The implementation of data security has resulted in a rapid growth for BI. This was not anticipated. By not assuming that all data was sensitive and being able to trust classification of data people were more comfortable. Have a portal that not only provides access to data, but also metadata about security.

Data governance: http://www.washington.edu/uwit/im/dmc/

UW Data Warehouse and BI: http://decisionsupport.washington.edu 

Effective Practices for Data Governance – Mike Chapple, Notre Dame

Difficulty in defining terms like “student”. Overarching goal is to provide access to data. Model of pillars, with five principles; Quality & consistency; policies & standards; security & privacy;  compliance; retention & archiving.

Each project preceded by a data governance review that defines terms in those five principles. 

Governance model – Exec sponsors (EVP & CIO), Campus data steward, unit data stewards, coordinating committees (info governance committee, data-driven decision making steering committee). 
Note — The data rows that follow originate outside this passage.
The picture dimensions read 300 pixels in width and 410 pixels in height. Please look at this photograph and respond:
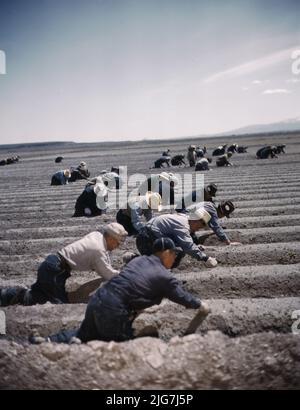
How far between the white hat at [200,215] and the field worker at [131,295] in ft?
4.90

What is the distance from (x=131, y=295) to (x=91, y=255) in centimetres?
80

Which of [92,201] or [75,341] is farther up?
[92,201]

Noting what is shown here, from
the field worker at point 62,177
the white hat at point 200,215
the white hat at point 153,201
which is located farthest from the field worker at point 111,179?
the white hat at point 200,215

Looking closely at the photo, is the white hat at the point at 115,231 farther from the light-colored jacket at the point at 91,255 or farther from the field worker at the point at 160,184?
the field worker at the point at 160,184

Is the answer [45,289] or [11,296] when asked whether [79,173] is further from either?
[45,289]

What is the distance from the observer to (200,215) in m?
4.57

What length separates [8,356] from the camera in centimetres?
297

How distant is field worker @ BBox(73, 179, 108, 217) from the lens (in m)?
7.49

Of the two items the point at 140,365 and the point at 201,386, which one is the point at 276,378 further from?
the point at 140,365

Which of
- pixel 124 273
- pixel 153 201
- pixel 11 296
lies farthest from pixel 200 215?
pixel 11 296

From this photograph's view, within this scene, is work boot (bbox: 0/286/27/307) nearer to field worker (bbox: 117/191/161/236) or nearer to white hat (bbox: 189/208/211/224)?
field worker (bbox: 117/191/161/236)

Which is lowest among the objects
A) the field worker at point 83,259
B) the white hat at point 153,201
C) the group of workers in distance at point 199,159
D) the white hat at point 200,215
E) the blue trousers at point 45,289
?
the blue trousers at point 45,289

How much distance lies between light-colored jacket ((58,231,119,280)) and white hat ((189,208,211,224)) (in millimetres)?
1429

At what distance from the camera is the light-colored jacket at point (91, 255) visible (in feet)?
11.8
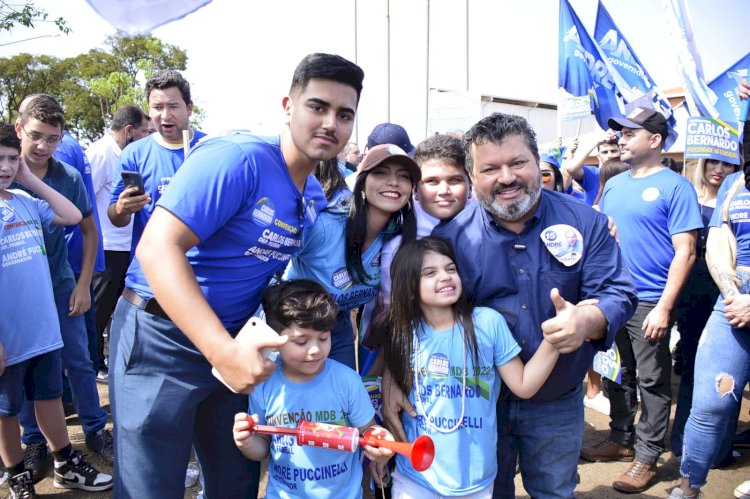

Building a data dictionary – definition, source, what’s the query, revision history, etc. Definition has to be in plain english understandable by average admins. Using Google docs because it’s easy to do collaborative editing, but it’s a bad repository – plan to move to Sharepoint for the repository. Defining each term requires 1.5 hour meeting with 6-8 people plus an hour prep and an hour cleanup. Have currently defined around 100 terms. 

Give the group a starting point – don’t start with a blank sheet. Develop simple guiding principles (e.g. put jargon in its place). 

Business Intelligence Functional Approach – Chris Frederick, Notre Dam

Customers were unsatisfied, and deliveries were late and incomplete. 

Key issues: Insufficient collaboration, low accountability, user doesn’t know all the requirements up front, bad data, no shared data definitions, overly complex and hard to maintain (we were enamored of the technology), tools are too difficult.

Waterfall doesn’t work – takes too long and you don’t get the tight feedback loops you need. Be agile. Got visual with their scrum boards. Priorities change. 

Breakthrough – In-memory BI tools. Column-oriented databases instead of row-oriented. Can mash up data from disparate soources, can easily fit 10s of millions of rows into memory, reduces need to optimize databases, quickly create rich interactive dashboards. Security needs to be first in concern, because data sits on your laptop. Usually requires 64-bit architecture. Watch out for “spread marts”.  Hot tools: microsoft powerpivot for Excel, Tableau, QlikView. 

Work with partners who are “shovel ready”. Motivation, availability, knowledge of business problem.  Co-locate – get out of the server room. Exec product owner came to the daily standups.

Schedule live BI demos. Learn in the least costly manner.